AUSWAHL ->
____________

Denn Motorradhersteller und Motorradfahrende beklagen, dass leisere Motorräder aufgrund der freiliegenden Endantriebe und unverkleideten Reifen technisch kaum umsetzbar seien, zudem beträfen die neuen Vorgaben lediglich Neuzulassungen und werden das Tuning von Zweirädern wohl kaum verhindern.
Die Lösung des Problems könnte viel einfacher sein
Neben strengeren Vorgaben drohen schlimmstenfalls Fahrverbote. Doch muss es dazu tatsächlich kommen? Immerhin geht dies auch zu Lasten all derjenigen, die sich an die gesetzlichen Vorgaben halten und leise fahren.

____________

BEREITGESTELLTES MATERIAL ->
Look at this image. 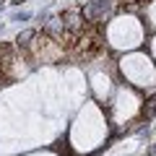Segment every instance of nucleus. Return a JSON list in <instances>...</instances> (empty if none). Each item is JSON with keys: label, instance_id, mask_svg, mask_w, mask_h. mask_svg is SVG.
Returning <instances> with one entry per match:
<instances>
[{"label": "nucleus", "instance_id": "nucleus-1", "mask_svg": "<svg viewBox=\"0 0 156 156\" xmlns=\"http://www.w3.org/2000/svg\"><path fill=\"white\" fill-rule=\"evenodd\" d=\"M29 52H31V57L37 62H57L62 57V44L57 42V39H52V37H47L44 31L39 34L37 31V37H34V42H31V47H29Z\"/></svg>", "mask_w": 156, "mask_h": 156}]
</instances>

____________

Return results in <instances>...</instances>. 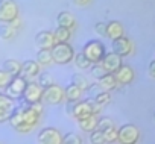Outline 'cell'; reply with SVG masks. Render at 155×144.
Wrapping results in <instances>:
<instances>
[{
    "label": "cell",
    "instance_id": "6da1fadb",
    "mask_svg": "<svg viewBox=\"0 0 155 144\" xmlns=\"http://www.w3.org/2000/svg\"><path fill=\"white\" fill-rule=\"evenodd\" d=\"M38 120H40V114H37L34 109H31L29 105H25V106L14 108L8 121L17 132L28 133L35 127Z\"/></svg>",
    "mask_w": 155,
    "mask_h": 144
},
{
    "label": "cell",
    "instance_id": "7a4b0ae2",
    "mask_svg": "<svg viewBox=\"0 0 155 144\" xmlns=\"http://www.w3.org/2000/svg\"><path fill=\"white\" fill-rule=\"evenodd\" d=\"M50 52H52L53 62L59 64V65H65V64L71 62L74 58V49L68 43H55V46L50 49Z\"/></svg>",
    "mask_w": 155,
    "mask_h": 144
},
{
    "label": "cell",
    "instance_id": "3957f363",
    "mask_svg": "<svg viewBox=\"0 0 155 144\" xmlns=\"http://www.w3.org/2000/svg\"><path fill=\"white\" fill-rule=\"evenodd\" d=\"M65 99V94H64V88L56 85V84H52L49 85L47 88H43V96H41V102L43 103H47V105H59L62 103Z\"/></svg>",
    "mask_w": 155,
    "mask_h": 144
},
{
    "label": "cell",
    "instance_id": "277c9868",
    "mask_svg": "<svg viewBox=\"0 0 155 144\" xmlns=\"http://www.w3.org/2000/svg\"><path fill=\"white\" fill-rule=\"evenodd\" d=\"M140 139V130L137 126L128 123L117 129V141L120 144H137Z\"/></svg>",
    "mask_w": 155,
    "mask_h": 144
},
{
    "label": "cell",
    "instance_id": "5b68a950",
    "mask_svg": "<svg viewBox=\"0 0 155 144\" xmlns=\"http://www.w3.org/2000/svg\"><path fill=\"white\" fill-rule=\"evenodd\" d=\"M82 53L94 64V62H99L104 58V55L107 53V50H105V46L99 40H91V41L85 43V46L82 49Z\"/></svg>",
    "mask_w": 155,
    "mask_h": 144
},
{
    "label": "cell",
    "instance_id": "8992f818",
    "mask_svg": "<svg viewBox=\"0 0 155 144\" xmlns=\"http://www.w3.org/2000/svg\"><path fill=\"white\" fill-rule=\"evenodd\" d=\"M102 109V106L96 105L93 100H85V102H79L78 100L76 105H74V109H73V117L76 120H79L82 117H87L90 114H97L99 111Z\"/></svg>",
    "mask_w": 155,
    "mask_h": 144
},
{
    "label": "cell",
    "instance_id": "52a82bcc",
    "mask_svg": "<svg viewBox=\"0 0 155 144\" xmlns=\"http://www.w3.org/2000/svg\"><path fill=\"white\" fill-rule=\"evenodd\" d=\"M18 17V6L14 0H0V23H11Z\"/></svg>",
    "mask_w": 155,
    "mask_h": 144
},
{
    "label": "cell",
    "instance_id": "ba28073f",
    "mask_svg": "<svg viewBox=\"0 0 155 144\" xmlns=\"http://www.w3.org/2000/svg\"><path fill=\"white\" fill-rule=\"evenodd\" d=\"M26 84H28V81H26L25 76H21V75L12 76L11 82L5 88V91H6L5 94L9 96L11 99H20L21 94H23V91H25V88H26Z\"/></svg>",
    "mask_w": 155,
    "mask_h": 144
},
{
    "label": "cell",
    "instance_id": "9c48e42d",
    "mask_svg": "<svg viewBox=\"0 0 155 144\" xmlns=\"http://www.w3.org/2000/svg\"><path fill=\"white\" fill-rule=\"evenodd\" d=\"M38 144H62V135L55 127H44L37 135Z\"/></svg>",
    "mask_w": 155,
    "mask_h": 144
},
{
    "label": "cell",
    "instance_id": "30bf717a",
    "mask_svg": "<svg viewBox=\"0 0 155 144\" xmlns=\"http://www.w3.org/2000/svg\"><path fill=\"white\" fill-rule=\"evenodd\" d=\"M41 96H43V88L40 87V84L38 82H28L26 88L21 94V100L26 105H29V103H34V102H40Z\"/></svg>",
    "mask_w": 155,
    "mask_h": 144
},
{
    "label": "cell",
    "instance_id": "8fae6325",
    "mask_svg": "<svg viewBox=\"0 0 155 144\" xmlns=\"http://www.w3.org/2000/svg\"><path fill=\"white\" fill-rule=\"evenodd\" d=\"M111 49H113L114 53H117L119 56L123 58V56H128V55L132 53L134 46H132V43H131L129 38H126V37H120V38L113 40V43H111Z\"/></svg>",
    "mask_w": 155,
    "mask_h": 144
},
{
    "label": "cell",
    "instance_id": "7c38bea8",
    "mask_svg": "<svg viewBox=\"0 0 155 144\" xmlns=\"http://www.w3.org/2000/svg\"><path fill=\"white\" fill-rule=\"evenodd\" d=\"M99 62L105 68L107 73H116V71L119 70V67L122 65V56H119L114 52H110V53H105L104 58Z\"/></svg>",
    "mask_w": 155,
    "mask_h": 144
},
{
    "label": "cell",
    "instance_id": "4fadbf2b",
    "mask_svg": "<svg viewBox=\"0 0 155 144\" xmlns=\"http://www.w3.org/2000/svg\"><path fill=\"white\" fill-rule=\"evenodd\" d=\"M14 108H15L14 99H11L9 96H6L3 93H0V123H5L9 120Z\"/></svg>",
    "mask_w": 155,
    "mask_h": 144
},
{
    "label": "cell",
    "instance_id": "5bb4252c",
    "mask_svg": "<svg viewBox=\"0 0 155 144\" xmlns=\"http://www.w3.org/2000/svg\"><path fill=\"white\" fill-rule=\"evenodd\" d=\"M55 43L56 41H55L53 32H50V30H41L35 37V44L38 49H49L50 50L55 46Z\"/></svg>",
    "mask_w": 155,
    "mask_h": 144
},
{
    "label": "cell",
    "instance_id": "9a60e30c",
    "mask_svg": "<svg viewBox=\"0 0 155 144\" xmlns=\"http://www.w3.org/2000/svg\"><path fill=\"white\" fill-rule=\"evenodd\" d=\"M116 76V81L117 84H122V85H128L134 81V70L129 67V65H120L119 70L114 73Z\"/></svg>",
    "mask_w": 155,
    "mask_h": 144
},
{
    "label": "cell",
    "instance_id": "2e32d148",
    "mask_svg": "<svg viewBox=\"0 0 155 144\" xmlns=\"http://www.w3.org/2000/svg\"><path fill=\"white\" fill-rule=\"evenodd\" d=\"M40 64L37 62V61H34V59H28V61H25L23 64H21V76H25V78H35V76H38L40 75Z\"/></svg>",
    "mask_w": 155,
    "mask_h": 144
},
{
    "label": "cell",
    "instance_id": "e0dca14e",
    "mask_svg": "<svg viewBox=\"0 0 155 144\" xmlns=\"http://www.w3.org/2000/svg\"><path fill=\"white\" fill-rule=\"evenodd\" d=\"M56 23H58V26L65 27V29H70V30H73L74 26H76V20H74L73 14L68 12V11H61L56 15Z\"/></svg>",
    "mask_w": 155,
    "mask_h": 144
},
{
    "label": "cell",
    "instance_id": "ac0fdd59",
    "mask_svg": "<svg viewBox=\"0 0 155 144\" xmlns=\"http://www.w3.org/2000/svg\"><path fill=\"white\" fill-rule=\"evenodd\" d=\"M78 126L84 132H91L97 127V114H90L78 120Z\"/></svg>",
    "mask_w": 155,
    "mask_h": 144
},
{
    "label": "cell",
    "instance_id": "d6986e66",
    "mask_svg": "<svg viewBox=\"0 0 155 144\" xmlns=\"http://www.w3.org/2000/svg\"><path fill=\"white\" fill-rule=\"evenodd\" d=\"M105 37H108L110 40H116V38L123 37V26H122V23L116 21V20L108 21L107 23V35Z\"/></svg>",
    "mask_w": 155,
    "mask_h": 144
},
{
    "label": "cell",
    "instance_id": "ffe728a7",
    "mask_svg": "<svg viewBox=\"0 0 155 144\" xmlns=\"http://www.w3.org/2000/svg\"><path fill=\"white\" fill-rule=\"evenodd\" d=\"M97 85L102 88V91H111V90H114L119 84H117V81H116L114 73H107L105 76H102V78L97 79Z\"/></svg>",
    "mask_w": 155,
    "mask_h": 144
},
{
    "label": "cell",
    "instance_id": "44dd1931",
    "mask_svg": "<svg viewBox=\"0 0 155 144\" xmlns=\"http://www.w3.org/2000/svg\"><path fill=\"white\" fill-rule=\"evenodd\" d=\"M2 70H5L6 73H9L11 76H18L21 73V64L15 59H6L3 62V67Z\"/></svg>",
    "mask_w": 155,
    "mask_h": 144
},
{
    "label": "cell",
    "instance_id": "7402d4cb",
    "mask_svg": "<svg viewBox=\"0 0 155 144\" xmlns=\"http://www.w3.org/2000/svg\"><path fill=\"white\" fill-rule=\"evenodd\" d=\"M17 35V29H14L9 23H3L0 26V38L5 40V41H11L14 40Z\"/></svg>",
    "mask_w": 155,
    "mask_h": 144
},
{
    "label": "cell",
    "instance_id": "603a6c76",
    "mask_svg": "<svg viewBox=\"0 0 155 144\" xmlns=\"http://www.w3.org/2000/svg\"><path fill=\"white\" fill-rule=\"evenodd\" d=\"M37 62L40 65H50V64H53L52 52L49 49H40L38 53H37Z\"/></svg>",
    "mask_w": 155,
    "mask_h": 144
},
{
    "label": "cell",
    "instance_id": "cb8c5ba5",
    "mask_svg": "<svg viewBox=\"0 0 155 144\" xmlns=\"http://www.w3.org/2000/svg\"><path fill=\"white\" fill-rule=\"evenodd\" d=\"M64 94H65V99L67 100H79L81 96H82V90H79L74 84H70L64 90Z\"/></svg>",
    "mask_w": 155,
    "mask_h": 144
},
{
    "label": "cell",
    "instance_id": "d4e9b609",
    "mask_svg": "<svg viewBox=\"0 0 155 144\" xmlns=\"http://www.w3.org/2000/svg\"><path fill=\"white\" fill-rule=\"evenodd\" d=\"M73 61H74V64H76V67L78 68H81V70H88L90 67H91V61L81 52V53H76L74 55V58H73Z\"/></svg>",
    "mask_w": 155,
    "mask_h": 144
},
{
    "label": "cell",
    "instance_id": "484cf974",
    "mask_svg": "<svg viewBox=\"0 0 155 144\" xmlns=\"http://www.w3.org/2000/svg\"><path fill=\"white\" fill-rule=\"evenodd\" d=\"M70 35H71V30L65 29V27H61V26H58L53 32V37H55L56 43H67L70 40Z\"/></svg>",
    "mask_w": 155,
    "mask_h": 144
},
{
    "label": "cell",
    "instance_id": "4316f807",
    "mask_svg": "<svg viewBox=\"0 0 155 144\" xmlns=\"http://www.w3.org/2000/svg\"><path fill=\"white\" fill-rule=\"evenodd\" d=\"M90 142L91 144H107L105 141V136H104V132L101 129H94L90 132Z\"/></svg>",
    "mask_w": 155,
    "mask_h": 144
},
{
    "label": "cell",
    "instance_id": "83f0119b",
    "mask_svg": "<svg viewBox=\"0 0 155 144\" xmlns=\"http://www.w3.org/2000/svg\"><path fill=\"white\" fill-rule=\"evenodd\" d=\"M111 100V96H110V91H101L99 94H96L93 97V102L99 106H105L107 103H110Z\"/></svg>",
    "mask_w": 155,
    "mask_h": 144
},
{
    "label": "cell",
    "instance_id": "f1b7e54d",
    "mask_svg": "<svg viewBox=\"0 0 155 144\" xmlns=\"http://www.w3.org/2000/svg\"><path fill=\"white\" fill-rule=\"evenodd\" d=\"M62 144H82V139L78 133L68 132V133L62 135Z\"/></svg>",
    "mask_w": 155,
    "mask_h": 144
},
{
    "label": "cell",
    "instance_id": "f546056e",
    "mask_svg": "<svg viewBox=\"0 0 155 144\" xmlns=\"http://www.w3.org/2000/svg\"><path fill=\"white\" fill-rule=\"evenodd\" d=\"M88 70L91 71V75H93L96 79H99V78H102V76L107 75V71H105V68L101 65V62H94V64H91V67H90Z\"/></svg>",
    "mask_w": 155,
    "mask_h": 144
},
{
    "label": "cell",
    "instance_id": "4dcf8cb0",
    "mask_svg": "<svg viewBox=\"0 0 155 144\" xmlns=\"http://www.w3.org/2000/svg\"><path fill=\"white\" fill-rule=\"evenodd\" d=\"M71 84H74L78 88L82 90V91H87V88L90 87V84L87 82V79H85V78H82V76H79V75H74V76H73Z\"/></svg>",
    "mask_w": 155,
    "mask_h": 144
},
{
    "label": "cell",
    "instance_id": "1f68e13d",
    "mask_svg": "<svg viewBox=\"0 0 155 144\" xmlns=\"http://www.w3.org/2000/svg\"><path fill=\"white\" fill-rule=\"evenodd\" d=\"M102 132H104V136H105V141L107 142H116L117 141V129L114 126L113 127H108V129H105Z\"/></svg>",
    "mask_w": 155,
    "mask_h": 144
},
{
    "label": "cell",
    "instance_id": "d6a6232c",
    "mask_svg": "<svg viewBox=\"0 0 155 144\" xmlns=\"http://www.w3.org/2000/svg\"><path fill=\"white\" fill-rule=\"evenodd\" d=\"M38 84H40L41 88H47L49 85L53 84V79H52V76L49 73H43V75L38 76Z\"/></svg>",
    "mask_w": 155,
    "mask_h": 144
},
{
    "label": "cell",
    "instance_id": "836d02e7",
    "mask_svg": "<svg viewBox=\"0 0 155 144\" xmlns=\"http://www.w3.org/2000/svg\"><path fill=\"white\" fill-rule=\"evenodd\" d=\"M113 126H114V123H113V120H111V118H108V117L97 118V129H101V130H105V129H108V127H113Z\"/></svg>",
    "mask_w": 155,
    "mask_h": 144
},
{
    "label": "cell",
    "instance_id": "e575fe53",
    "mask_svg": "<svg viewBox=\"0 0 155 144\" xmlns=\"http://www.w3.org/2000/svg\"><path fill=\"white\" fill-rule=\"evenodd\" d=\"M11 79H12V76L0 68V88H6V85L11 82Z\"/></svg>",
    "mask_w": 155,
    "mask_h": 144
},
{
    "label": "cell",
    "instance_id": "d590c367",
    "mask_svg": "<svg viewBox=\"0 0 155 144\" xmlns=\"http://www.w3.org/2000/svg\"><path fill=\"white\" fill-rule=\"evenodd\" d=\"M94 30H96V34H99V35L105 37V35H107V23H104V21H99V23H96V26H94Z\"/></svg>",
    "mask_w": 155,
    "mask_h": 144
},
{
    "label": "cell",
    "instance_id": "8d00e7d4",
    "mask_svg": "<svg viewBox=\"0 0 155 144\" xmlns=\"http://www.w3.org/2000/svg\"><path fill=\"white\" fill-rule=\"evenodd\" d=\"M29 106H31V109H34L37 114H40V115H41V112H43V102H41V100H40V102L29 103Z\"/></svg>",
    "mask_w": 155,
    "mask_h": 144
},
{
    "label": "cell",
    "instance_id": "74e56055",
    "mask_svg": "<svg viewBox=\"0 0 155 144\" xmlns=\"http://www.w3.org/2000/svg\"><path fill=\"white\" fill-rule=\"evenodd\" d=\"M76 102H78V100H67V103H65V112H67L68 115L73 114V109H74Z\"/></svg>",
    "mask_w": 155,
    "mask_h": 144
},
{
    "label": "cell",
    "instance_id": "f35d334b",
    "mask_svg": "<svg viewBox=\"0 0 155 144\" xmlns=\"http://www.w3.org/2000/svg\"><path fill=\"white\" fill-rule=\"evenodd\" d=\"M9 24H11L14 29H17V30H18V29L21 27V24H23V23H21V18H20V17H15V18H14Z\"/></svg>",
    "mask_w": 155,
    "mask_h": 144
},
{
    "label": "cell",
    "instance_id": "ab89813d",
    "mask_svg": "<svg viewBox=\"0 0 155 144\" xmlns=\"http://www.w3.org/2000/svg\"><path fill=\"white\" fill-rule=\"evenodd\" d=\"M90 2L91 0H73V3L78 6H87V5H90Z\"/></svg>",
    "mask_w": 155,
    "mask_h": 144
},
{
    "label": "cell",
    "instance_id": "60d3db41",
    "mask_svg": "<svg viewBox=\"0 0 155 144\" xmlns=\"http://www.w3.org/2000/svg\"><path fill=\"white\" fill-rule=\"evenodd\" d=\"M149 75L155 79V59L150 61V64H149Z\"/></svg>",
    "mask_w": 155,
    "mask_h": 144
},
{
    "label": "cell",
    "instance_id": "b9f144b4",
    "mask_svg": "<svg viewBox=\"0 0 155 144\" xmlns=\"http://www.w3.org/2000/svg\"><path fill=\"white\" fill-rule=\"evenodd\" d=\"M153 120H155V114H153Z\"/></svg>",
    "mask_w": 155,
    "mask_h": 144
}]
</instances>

____________

ARBEITSANWEISUNG ->
Drucken Sie den Abschnitt aus dem Text über Motorradlärm wortgetreu ab, beginnend bei „Die Lösung des“ und endend bei „und leise fahren.“.

SCHRIFTLICHE ANTWORT ->
Die Lösung des Problems könnte viel einfacher sein
Neben strengeren Vorgaben drohen schlimmstenfalls Fahrverbote. Doch muss es dazu tatsächlich kommen? Immerhin geht dies auch zu Lasten all derjenigen, die sich an die gesetzlichen Vorgaben halten und leise fahren.